(ABOUT THIS EXERCISE): Return each line of the records below in which the string "microscope" turns up.

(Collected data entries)
------------------------------------------------------------------------

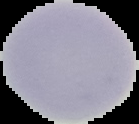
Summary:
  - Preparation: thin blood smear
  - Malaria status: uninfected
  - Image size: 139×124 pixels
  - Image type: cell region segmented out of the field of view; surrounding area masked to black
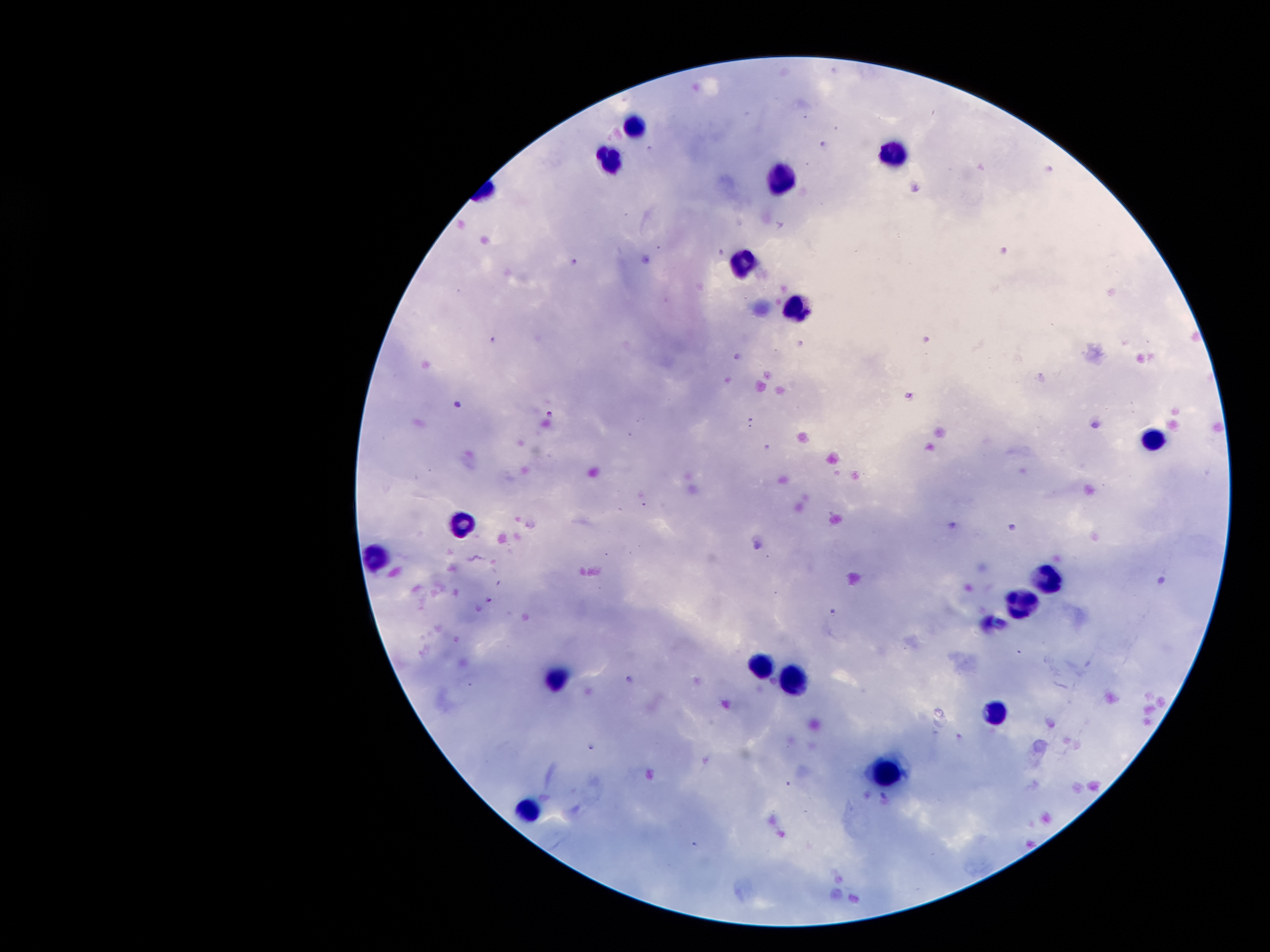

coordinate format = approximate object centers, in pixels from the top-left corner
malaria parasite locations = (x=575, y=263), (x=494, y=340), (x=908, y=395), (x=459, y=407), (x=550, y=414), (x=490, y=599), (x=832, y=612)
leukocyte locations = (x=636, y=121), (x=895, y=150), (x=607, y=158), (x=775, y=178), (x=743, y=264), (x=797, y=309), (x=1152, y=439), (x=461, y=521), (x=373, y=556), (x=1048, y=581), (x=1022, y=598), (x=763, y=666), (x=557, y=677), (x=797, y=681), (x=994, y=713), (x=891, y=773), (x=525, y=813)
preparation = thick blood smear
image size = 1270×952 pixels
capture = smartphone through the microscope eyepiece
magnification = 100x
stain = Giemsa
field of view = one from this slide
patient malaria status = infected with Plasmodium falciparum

------------------------------------------------------------------------

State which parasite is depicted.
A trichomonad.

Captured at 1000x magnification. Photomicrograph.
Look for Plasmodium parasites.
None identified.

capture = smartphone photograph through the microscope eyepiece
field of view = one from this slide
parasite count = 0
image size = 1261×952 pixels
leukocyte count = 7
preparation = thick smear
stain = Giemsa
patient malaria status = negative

------------------------------------------------------------------------

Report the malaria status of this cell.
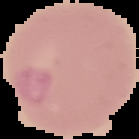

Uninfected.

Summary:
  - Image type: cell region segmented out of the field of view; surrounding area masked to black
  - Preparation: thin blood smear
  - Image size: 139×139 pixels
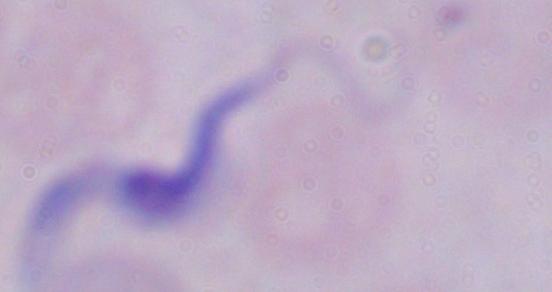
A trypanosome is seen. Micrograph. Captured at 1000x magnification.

------------------------------------------------------------------------

(SOLUTION TO THE EXERCISE):
capture = smartphone through the microscope eyepiece
capture = smartphone photograph through the microscope eyepiece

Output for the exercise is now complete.